What is the concept behind Rotten and how did you settle on the title?
I wanted to create something that was a homage to the Irish and Japanese photobooks that I love. It only felt natural to make some kind of hybrid between the two, combining it with a usual magazine format which allowed us to make a magazine that feels personal.
Lucy (Jackson, lead editor) and I were stuck for the issue’s title, and we got so bored of trying to come up with something that we started looking at Ralph Wiggum quotes to use. None of them really worked, but it definitely put us in the right mindset as we soon came up with “Look, Daddy, I made a magazine!” (which is something he could have said) – once we settled on the title, the whole theme of the issue clicked into place.
What criteria did you set yourself for discovering and selecting photographers for the first edition?
We never really set specific criteria, we mostly had a very long list of photographers that we are just huge fans of and wanted to let their work influence the aesthetic.
You have decided to lay bare the machinations of creating a magazine, including correspondence with contributors and The Guardian over licensing. At what point did you decide to pivot in this direction?
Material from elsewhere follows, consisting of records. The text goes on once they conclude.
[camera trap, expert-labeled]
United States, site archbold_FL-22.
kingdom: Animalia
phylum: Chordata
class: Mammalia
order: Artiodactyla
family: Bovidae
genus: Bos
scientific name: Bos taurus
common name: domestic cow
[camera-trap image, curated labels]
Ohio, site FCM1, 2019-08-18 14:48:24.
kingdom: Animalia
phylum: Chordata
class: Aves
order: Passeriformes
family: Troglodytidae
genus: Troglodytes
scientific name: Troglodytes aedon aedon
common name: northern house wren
I think it was really because we were struggling to write content and figure out what our voice was. The logical step seemed to be that we should begin to document the struggle we were having instead of just writing about the work.
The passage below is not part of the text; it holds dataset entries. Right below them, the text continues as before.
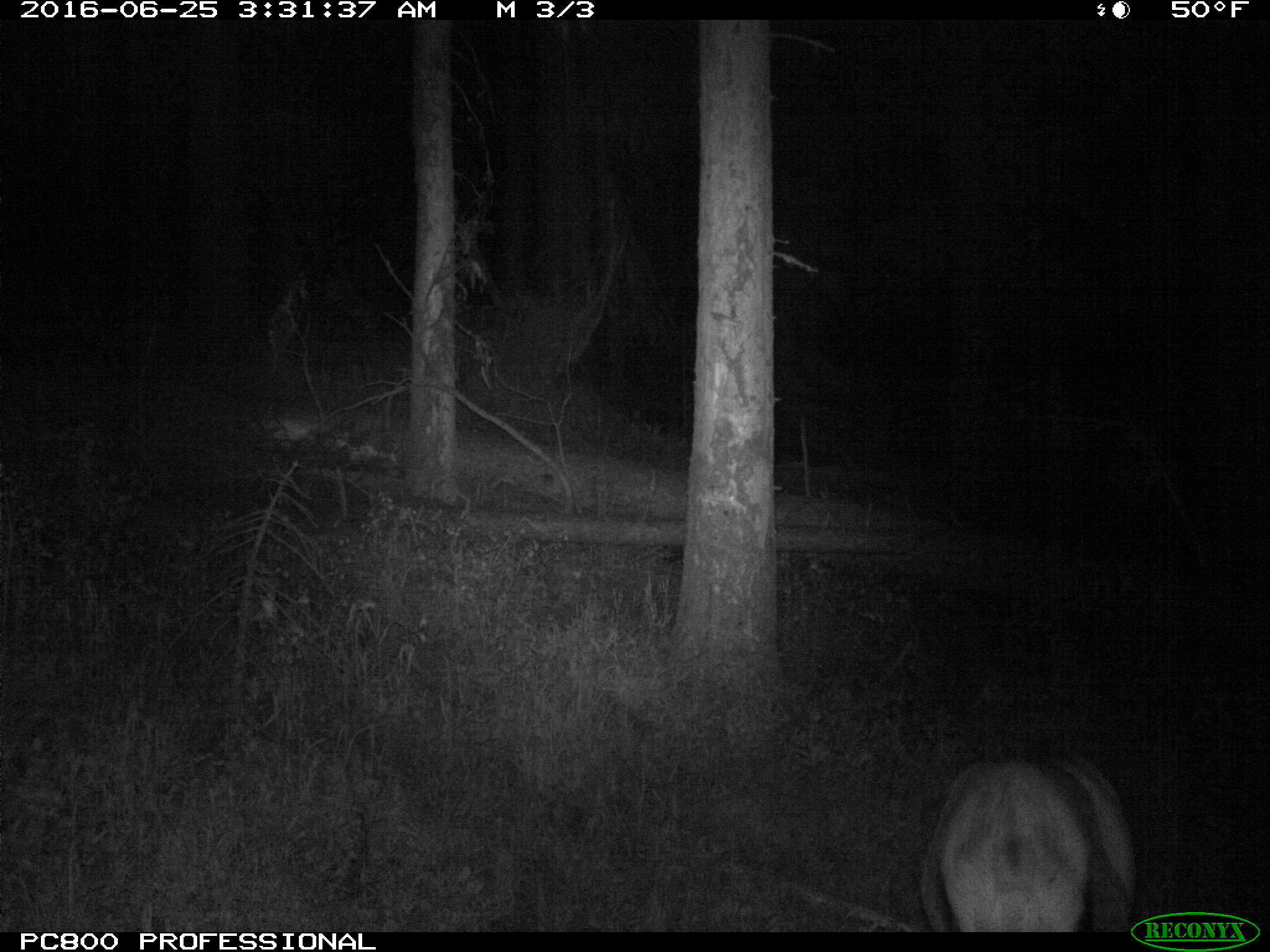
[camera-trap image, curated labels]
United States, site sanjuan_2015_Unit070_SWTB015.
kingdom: Animalia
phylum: Chordata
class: Mammalia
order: Artiodactyla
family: Cervidae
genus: Cervus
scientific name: Cervus elaphus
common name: red deer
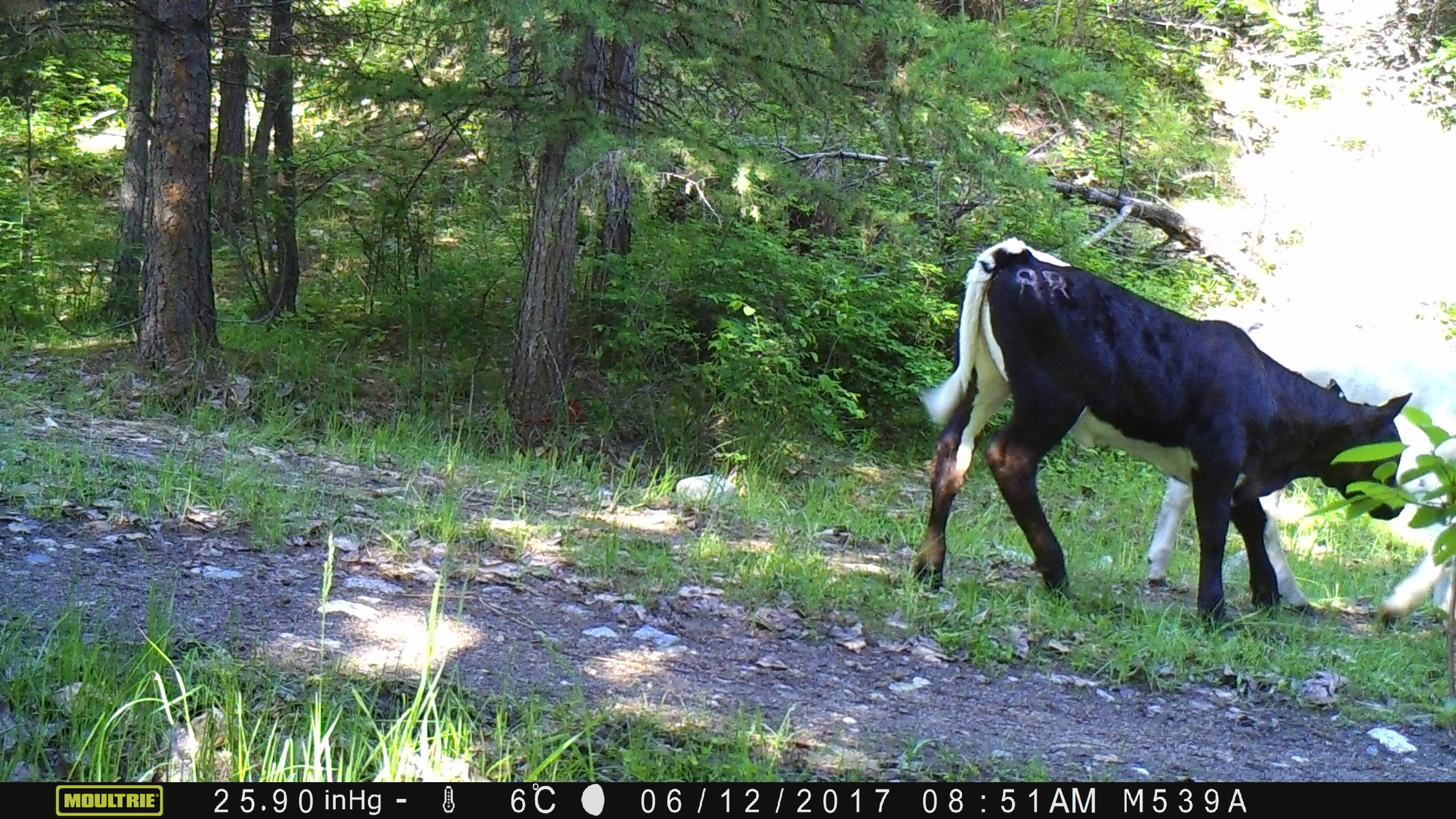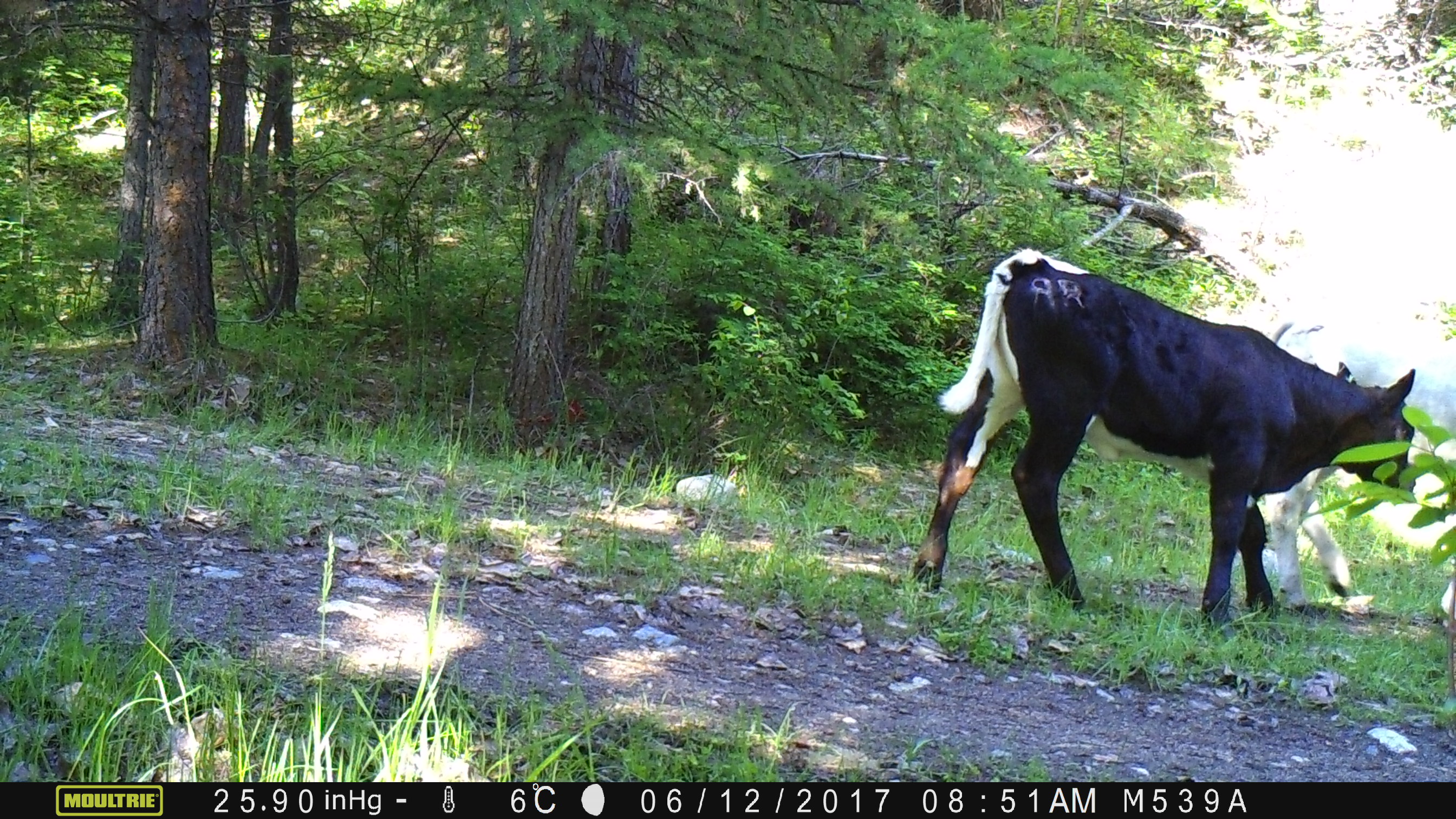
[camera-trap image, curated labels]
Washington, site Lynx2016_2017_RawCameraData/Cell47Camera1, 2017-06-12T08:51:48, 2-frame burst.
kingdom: Animalia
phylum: Chordata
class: Mammalia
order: Artiodactyla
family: Bovidae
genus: Bos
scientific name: Bos taurus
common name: domestic cattle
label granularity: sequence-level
I think something my generation value a lot is authenticity – I wanted to be completely transparent with how we go about everything and showing the importance that anybody can make a magazine, you just have to work at it to figure it out.
The design of the magazine is a mix of dark and voyeuristic mixed with childish scrawlings – it’s almost digital in a glitchy, disruptive way. Is this intentional?
The childish drawings were a massive reflection of the theme. They work incredibly and surprisingly well in contrast with the very adult nature of the photography, bringing a more playful feel to the magazine.
I wouldn’t say that the digital aspect was deliberate, but we wanted to take inherently digital elements, such as the screenshots, and place them into a different context giving it a more timeless feel.
Who is the audience you hope to connect with Rotten?
I mainly made Rotten for myself and to get approval from my dad, but since launching the first issue we’ve gained our own little niche audience of successful photographers, artists, graphic designers and a variety of people who are incredibly supportive and who we would be nothing without their help!
Who is inspiring you in the world of photography and publications at the moment?
So many people that I have no idea where to start. I guess if I have to list a few, Buffalo Zine would definitely be close to the top – I met them at their studio in Hackney in the early days of making Volume One and they gave me some good advice. Another magazine would be Civilization, a massive fold-out newspaper that is littered with conversations and interviews from every-day people in New York.
In terms of photographers, well, you’ll have to just wait to see them in Volume Two…
What has your Dad’s reaction to it been like? Have you made him proud? Am I right in assuming he is the photographer Paul Seawright? If so, what challenges are presented when you are the son of a well-known photographer? What advice do you take and to what extent do you attempt to plough your own furrow?
Yes, that’s him! I think there’s definitely been a bit of pressure to do well, probably mostly been put on by myself. He’s always known that I am creative, and I wanted to prove to him that I could do something with it.
My dad built his career all by himself which inspired me the most and gave me the drive to make Rotten without the help of anyone, with no helping hand (apart from Lucy). I actually didn’t show him the magazine until it was printed.
Are there plans afoot for Rotten vol. 2?
The plans for Volume Two are well underway. We started at the beginning of the year and it’s moving along quickly and already into the editing stage. We have some really exciting features and I’m happy with the direction it’s going in.